In light of the foregoing, what is the applicant’s position?  I shall first deal with ground (b) in support of the application and that is that the applicant will abide by the terms of the bail, if the same is granted as he did in the lower court.  This ground does not have any legs to stand on in view of the principles set out in the authorities that I have referred to above.

The other ground is that the appellant’s appeal has overwhelming chances of success.  I have perused the grounds of the Petition of Appeal and the submissions made to me by both counsels on the issue.  In Mr. Rimita’s view, this ground is premised mainly on the fact that the person who examined the complainant and thereafter proceeded to produce the P3 form was not a medical practitioner as defined by law.  To this Mr. Muteti contented that the position as stated by Mr. Rimita is not correct.  Without in any way getting into the merits of the appeal, I do not think that on the grounds set out in the Petition of Appeal it can be said that the applicant’s appeal has such overwhelming chances of success that there is no justification for depriving the applicant of his liberty.  For this reason, the application must fail.

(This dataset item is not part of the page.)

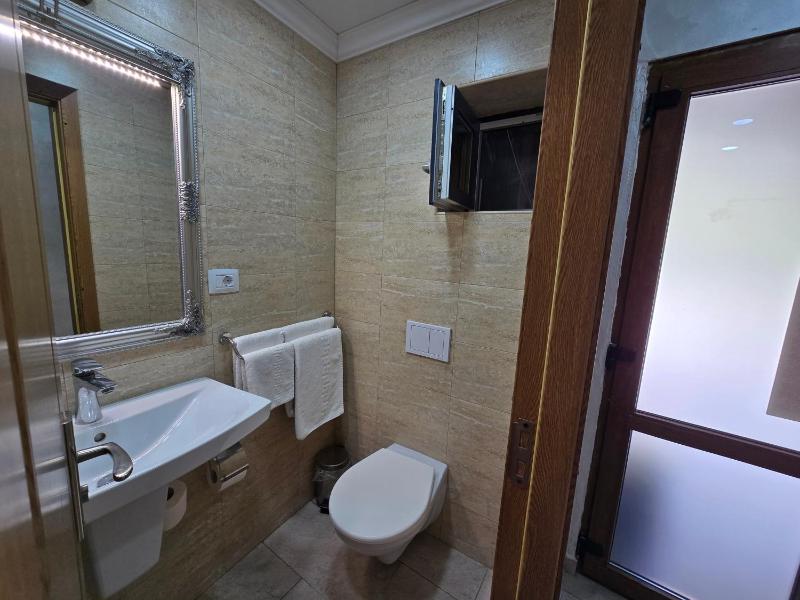 Small double - room 13, No parking space image 4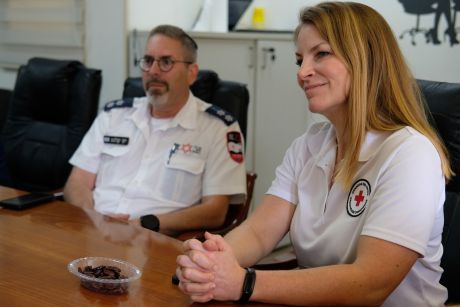 Des répresentants de la Croix-Rouge canadienne et du Magen David Adom se rencontrent à Tel Aviv.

The other minor consideration is whether the applicant’s appeal shall be rendered nugatory unless he is released on bail for the reason that by the time his appeal is heard he will have served either the whole or a substantial part of the sentence.  Taking all factors into account, it is more likely than not that by the time the appellant’s appeal is heard, he may have served a substantial part of his sentence.

In the result, and for the reason that the appellant’s appeal may not be heard within reasonable time the applicant’s application for bail pending appeal is allowed on the following conditions:-

The applicant shall execute a personal bond of Kshs. 300,000/= (three hundred thousand)

The applicant shall in addition to (1) above procure two sureties of Kshs. 300,000/= each.  The said sureties shall be approved by the Deputy Registrar in the normal manner.

The applicant shall report every Monday morning to the OCS Nchiru Police Station (or such other officer as the OCS may designate) until the hearing and final determination of Criminal Appeal No. 16 of 2006.

Orders accordingly.

Dated and delivered at Meru this 26th day of July, 2006.